4) Coach, develop and mentor your people
Know your direct reports strengths, weaknesses and blind spots. Coach them in managing their areas for development. Some of the best coaching conversations happen soon after an incident and sometimes can take less than five minutes! As a manager,look out for those “coaching moments”rather than wait for the more formal review months later.
Build effective and mutually supportive relationships. The time to build your network isn’t when you need one. Think about not just how this person might be able to help you and what you can get from them but also how you may be able to help them.
A lot of innovative ideas come from talking with people who may be doing business differently from you and come from a totally different industry.

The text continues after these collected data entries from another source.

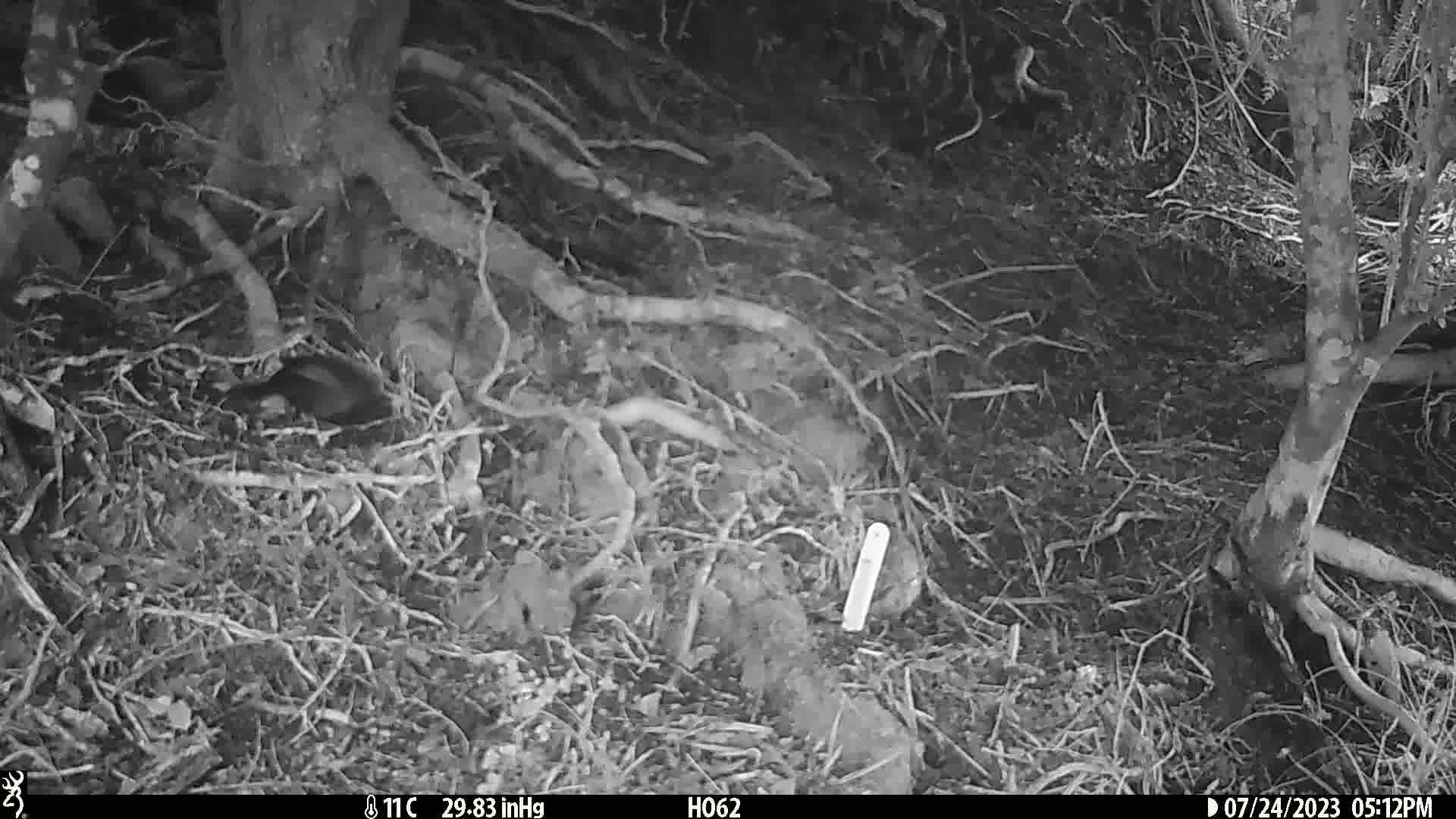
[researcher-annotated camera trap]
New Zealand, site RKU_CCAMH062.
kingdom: Animalia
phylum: Chordata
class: Aves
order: Passeriformes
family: Turdidae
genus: Turdus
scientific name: Turdus merula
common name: eurasian blackbird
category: blackbird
Blackbird (eurasian blackbird) (Turdus merula).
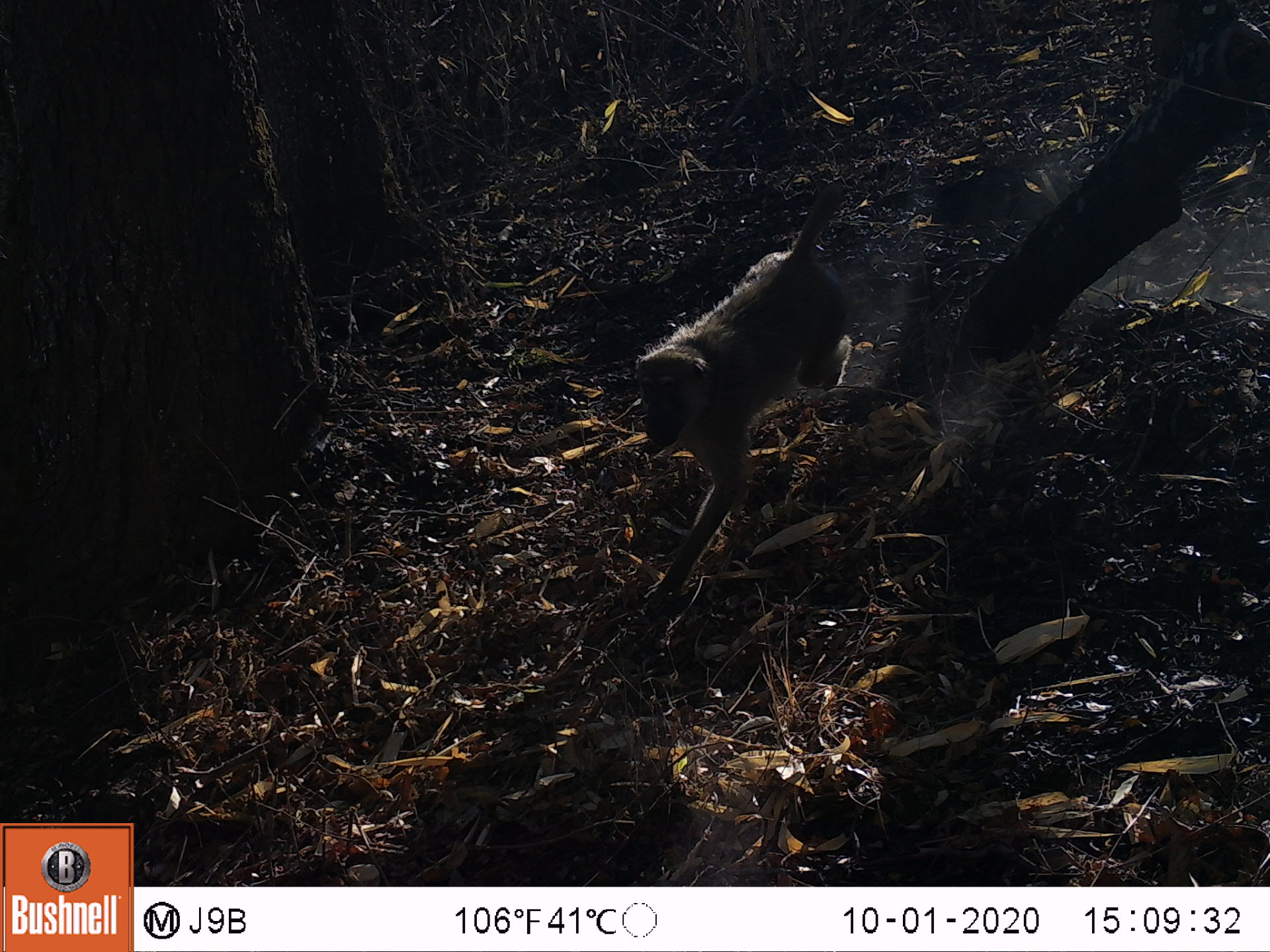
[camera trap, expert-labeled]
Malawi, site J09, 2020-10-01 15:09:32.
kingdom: Animalia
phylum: Chordata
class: Mammalia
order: Primates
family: Cercopithecidae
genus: Papio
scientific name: Papio cynocephalus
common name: yellow baboon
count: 1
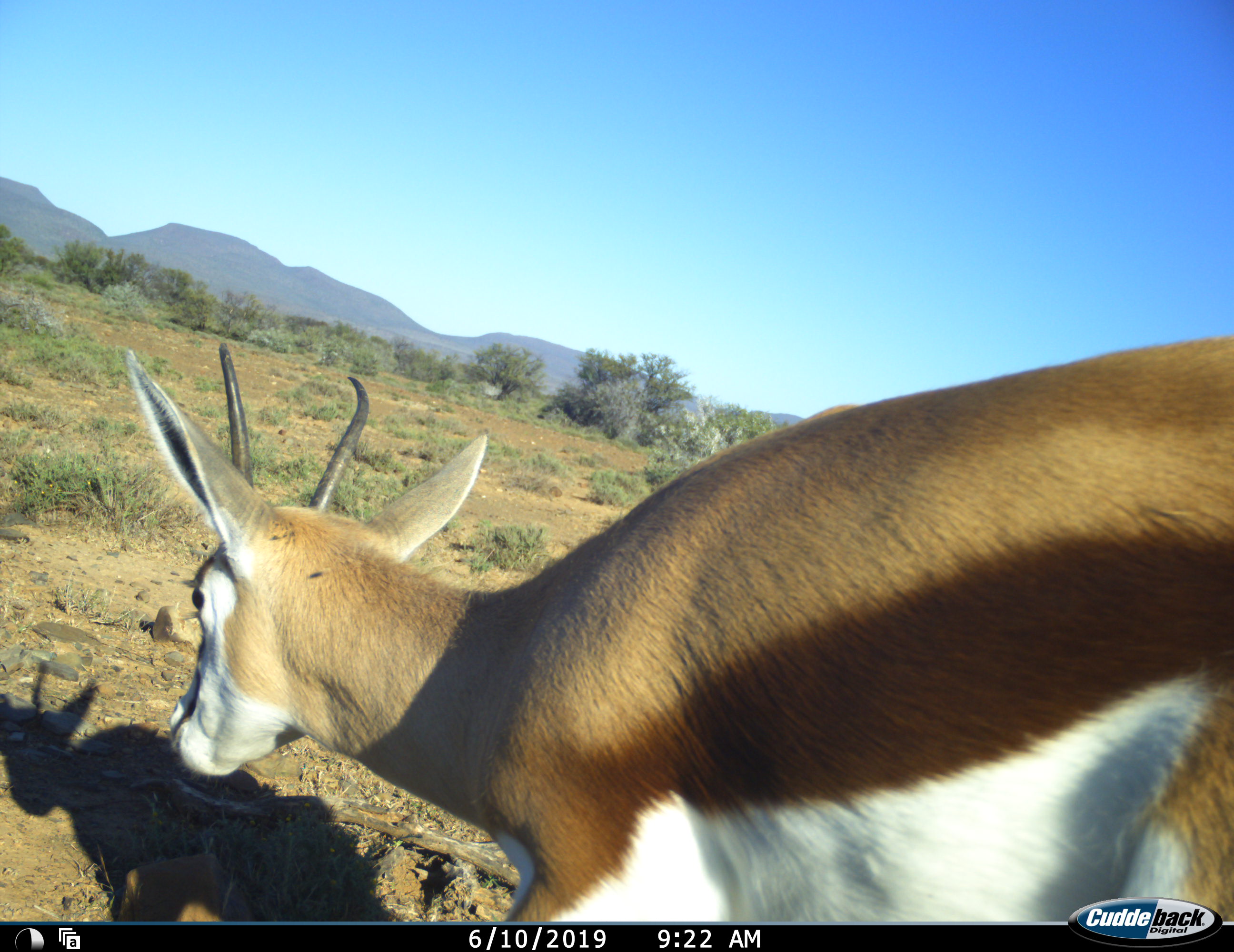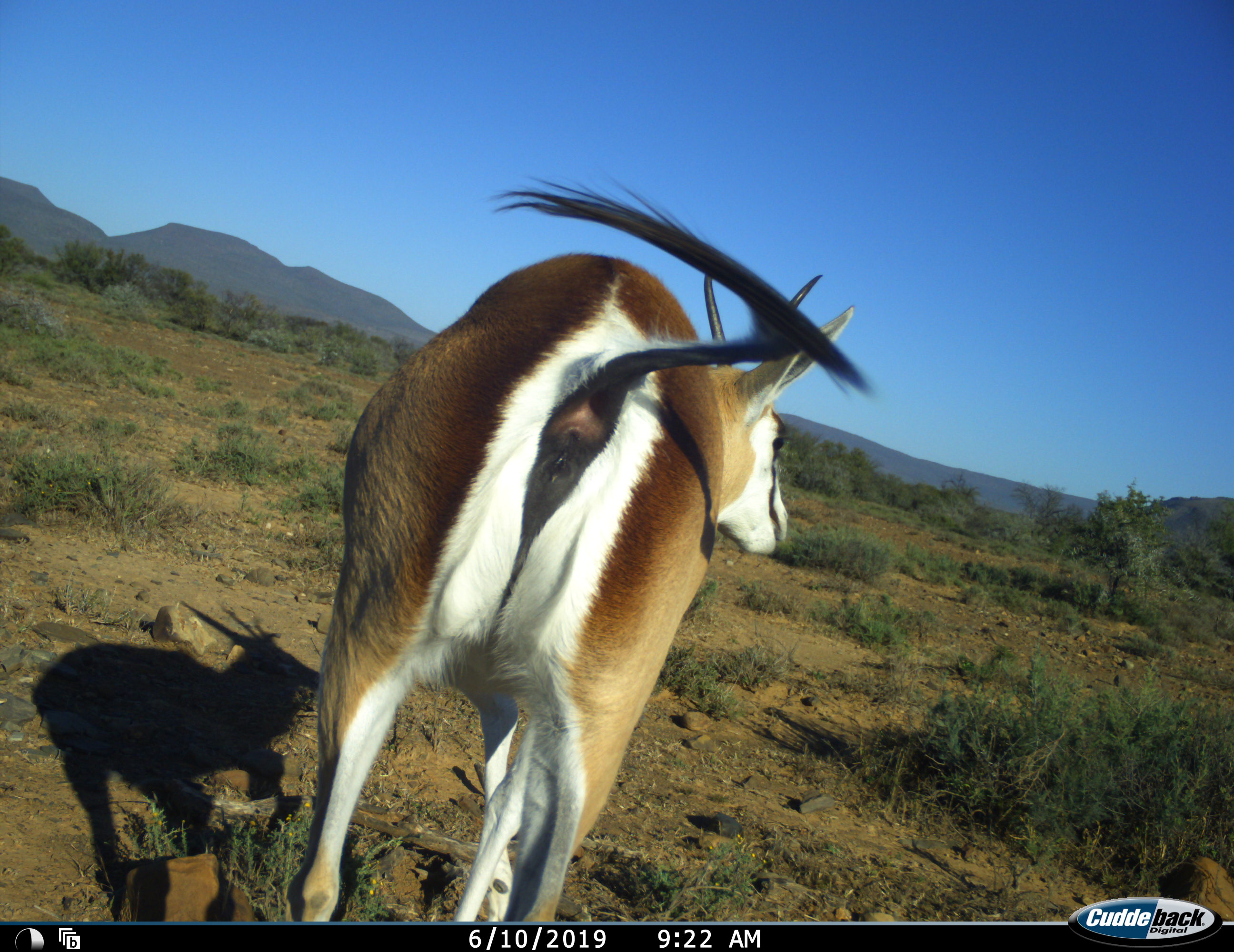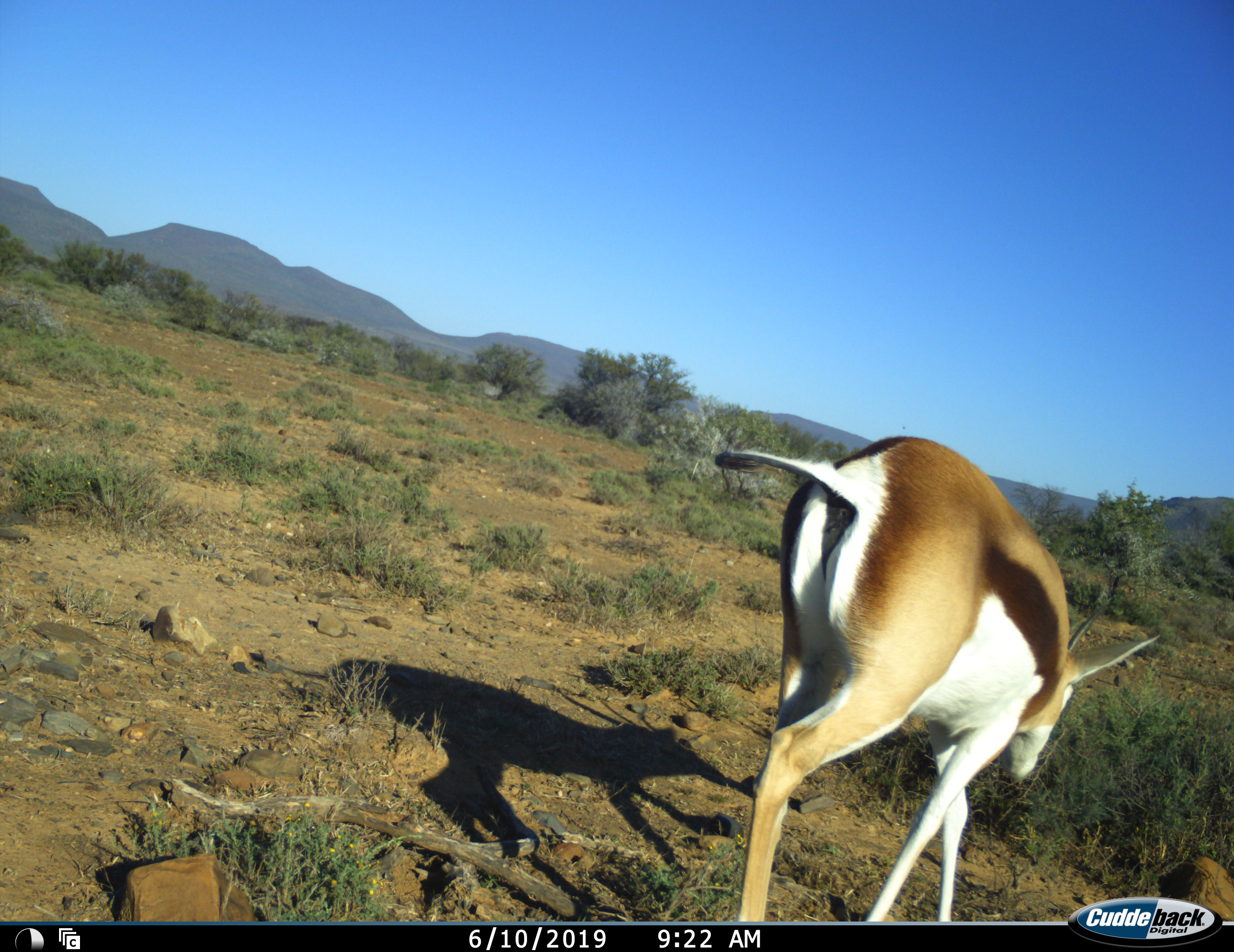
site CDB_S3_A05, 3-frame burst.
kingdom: Animalia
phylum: Chordata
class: Mammalia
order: Artiodactyla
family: Bovidae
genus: Antidorcas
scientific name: Antidorcas marsupialis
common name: springbok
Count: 1.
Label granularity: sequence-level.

Be a life-long learner.
6) Build a strong team with high morale
Develop a strong sense of shared purpose, vision and values that people are aligned with. Have conversations that encourage your people to be clear about their vision and values and look to identify people living this. Ask often – what are we doing here and why are we doing it? The team members need to be clear about their role and how it fits into the bigger picture.
7) Keep a sense of balance, poise and perspective
The Centre for Creative Leadership research found that managers who didn’t career derail reflected the following characteristics – they maintained good composure under stress, handled mistakes with poise, were focused problem-solvers, had greater diversity in their career paths and were able to get along with all kinds of people.
Keep a healthy, fun and loving relationship with family and friends and most of all – be a good human being – which in turn will naturally lead to a being a good leader!